Tennis – Swimming – Soccer – Burbidge Academic Center
$12 million-plus
The U is the only Pac-12 institution without an outdoor tennis facility or 50-meter swimming pool. That will soon change.
By fall of 2013, the men’s and women’s tennis teams will have six new courts with an elevated spectator viewing area next to the Eccles Tennis Center on Guardsman Way. The existing indoor tennis center is also getting upgrades that include electronic scoreboards, a spruced-up locker room, and a revitalized Hall of Fame. The tab for all of the new construction and improvements is about $2 million and is being funded mostly by donations.
In 2016, building will begin on a $9 million pool and diving facility, bringing the U at least up to par with the rest of the Pac-12 programs. Construction is expected to take about a year.

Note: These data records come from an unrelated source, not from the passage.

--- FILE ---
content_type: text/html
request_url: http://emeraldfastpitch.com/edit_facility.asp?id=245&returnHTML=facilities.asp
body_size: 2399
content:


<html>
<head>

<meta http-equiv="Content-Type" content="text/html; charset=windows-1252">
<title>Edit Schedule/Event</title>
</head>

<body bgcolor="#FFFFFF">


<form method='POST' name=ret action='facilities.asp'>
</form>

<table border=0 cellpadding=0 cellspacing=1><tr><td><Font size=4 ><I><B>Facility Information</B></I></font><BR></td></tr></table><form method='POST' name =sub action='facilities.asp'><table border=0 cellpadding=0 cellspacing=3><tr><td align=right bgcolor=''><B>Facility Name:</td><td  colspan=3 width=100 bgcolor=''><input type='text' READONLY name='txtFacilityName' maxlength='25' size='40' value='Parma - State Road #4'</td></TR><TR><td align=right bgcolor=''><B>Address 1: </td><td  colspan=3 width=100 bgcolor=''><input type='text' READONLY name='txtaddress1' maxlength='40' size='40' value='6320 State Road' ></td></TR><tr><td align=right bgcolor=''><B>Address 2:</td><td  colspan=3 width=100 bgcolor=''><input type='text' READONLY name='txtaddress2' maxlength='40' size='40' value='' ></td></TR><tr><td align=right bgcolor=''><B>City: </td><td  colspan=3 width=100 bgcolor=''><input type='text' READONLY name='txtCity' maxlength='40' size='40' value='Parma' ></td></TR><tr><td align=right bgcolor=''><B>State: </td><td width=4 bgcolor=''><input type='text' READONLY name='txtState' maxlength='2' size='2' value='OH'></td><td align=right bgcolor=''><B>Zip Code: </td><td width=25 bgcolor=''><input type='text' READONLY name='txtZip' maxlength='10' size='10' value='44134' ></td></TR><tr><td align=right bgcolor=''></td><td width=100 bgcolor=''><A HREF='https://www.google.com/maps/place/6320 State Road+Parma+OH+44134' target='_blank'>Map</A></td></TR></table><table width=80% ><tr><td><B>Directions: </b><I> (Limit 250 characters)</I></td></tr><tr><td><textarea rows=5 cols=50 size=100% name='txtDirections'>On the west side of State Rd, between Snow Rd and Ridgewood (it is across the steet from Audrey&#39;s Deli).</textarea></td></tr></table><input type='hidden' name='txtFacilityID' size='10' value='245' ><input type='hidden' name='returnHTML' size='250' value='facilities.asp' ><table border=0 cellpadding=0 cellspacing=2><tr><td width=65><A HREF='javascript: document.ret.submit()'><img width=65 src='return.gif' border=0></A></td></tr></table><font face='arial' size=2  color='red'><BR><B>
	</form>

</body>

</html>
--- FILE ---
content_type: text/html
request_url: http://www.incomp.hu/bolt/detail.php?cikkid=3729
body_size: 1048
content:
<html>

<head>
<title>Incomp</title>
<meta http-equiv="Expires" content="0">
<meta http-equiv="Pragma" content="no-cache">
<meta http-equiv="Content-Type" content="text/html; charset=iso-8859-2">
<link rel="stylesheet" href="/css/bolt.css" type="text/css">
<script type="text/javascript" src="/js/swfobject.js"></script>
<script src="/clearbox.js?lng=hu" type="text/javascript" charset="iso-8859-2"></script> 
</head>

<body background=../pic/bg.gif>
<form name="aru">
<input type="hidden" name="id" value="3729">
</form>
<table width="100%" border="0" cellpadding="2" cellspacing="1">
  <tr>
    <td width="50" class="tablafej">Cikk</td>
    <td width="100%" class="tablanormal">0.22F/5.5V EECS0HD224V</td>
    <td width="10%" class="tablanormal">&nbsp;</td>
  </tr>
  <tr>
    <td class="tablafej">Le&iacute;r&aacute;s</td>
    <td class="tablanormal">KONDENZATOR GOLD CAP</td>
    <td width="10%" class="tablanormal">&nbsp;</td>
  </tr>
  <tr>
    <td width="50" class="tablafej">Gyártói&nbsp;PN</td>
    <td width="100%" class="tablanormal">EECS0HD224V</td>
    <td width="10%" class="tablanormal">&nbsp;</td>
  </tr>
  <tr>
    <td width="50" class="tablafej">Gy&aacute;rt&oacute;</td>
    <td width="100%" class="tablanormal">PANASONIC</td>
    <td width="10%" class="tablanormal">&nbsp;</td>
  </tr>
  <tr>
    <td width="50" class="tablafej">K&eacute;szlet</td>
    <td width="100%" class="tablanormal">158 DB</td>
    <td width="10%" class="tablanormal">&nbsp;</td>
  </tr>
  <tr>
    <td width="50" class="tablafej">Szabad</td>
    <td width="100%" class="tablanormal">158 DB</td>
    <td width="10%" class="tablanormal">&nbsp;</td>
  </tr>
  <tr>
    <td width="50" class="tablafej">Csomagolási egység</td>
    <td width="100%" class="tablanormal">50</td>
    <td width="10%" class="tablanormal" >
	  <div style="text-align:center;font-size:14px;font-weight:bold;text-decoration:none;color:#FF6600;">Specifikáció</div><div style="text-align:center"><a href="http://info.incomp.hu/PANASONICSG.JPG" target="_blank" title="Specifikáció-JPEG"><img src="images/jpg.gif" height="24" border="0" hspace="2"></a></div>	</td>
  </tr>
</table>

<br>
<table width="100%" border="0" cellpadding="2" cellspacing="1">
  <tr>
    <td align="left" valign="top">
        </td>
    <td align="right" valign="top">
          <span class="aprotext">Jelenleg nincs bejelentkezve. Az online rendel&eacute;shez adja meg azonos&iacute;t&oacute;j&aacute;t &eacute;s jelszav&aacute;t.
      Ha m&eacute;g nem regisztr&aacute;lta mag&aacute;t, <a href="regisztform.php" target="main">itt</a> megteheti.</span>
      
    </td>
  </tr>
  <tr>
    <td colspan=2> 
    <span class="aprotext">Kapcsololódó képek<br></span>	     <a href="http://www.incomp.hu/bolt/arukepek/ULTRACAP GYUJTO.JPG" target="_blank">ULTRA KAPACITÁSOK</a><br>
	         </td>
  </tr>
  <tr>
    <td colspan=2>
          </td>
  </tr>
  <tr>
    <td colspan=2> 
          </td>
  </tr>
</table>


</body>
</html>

U Athletics Director Chris Hill says several smaller projects also are in the works to improve U athletics facilities, including plans to spend $750,000 on providing better drainage for the soccer field. A 4,000-square-foot, $1.2 million expansion of the Burbidge Academic Center is expected to be complete by fall 2014 and is being funded entirely by donations. The expansion will include areas for academic support services, more meeting rooms, and study spaces.